┌────────

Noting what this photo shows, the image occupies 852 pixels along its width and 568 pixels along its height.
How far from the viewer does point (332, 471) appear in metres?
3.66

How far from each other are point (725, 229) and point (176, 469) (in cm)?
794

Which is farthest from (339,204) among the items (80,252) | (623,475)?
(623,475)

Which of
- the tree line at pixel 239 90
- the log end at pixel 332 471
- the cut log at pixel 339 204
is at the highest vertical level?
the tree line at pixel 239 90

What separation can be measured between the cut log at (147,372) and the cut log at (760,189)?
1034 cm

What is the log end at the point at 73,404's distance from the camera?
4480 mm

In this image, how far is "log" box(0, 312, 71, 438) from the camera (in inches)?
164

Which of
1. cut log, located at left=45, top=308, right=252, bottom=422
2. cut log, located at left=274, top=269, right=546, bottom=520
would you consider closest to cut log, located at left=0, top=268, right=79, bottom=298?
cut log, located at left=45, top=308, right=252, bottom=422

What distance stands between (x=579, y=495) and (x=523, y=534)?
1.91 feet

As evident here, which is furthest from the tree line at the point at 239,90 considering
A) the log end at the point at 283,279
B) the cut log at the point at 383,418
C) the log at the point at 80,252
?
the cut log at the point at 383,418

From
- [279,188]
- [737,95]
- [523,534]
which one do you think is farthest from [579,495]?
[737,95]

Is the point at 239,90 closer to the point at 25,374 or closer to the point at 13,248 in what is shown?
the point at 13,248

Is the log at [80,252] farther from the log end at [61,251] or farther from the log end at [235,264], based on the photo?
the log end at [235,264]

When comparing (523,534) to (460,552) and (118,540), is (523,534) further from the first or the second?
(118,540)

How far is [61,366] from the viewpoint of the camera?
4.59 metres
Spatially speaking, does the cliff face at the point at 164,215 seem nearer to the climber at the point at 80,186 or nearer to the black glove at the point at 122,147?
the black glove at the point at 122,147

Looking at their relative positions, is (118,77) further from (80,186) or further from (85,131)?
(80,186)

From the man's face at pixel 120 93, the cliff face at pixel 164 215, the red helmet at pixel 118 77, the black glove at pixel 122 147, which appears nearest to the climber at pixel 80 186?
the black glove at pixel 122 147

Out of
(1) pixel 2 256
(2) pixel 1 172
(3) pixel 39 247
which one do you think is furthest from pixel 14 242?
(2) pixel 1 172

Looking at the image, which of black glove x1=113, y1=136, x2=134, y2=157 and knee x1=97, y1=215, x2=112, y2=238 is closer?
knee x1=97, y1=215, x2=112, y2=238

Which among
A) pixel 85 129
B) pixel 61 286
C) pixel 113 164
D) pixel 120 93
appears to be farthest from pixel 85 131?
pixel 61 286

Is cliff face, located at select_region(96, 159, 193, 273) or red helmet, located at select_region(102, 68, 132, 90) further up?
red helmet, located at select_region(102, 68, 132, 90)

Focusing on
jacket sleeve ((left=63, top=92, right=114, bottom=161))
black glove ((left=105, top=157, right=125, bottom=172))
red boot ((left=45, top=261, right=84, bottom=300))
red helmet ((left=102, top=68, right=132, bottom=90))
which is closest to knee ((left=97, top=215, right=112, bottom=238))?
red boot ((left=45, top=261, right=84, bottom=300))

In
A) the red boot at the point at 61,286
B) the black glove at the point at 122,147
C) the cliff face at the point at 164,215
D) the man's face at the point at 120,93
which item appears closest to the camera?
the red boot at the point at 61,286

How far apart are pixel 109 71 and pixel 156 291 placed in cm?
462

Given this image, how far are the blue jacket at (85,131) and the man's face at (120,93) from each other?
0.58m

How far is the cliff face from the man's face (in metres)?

└────────

WHAT THE EXERCISE ASKS: Show the data once more, exactly as it was written.

TASK SOLUTION:
Noting what this photo shows, the image occupies 852 pixels along its width and 568 pixels along its height.
How far from the viewer does point (332, 471) appear in metres?
3.66

How far from each other are point (725, 229) and point (176, 469) (in cm)?
794

Which is farthest from (339,204) among the items (80,252) | (623,475)?
(623,475)

Which of
- the tree line at pixel 239 90
- the log end at pixel 332 471
- the cut log at pixel 339 204
is at the highest vertical level?
the tree line at pixel 239 90

What separation can be measured between the cut log at (147,372) and the cut log at (760,189)?
1034 cm

What is the log end at the point at 73,404's distance from the camera?
4480 mm

In this image, how far is "log" box(0, 312, 71, 438) from the camera (in inches)?
164

Which of
1. cut log, located at left=45, top=308, right=252, bottom=422
2. cut log, located at left=274, top=269, right=546, bottom=520
would you consider closest to cut log, located at left=0, top=268, right=79, bottom=298?
cut log, located at left=45, top=308, right=252, bottom=422

What distance stands between (x=579, y=495) and (x=523, y=534)?
1.91 feet

As evident here, which is furthest from the tree line at the point at 239,90 considering
A) the log end at the point at 283,279
B) the cut log at the point at 383,418
C) the log at the point at 80,252
?
the cut log at the point at 383,418

From
- [279,188]
- [737,95]
- [523,534]
which one do you think is farthest from [579,495]?
[737,95]

Is the point at 239,90 closer to the point at 25,374 or closer to the point at 13,248 in what is shown?
the point at 13,248

Is the log at [80,252] farther from the log end at [61,251] or farther from the log end at [235,264], based on the photo?
the log end at [235,264]

When comparing (523,534) to (460,552) and (118,540), is (523,534) further from the first or the second?
(118,540)

How far is [61,366] from the viewpoint of the camera?
4.59 metres
Spatially speaking, does the cliff face at the point at 164,215 seem nearer to the climber at the point at 80,186 or nearer to the black glove at the point at 122,147?
the black glove at the point at 122,147

Looking at their relative positions, is (118,77) further from (80,186) or further from (85,131)?
(80,186)

From the man's face at pixel 120 93, the cliff face at pixel 164 215, the red helmet at pixel 118 77, the black glove at pixel 122 147, which appears nearest to the climber at pixel 80 186?
the black glove at pixel 122 147

Out of
(1) pixel 2 256
(2) pixel 1 172
(3) pixel 39 247
which one do you think is furthest from pixel 14 242?
(2) pixel 1 172

Looking at the image, which of black glove x1=113, y1=136, x2=134, y2=157 and knee x1=97, y1=215, x2=112, y2=238 is closer?
knee x1=97, y1=215, x2=112, y2=238

Which among
A) pixel 85 129
B) pixel 61 286
C) pixel 113 164
D) pixel 120 93
appears to be farthest from pixel 85 131?
pixel 61 286

Is cliff face, located at select_region(96, 159, 193, 273) or red helmet, located at select_region(102, 68, 132, 90) further up?
red helmet, located at select_region(102, 68, 132, 90)

Focusing on
jacket sleeve ((left=63, top=92, right=114, bottom=161))
black glove ((left=105, top=157, right=125, bottom=172))
red boot ((left=45, top=261, right=84, bottom=300))
red helmet ((left=102, top=68, right=132, bottom=90))
which is closest to knee ((left=97, top=215, right=112, bottom=238))?
red boot ((left=45, top=261, right=84, bottom=300))

In
A) the red boot at the point at 61,286
B) the black glove at the point at 122,147
C) the cliff face at the point at 164,215
D) the man's face at the point at 120,93
which item appears closest to the camera?
the red boot at the point at 61,286

How far apart are pixel 109 71 and pixel 156 291 placed in cm?
462

Given this image, how far are the blue jacket at (85,131) and the man's face at (120,93) from each other?
0.58m

How far is the cliff face from the man's face (in metres)?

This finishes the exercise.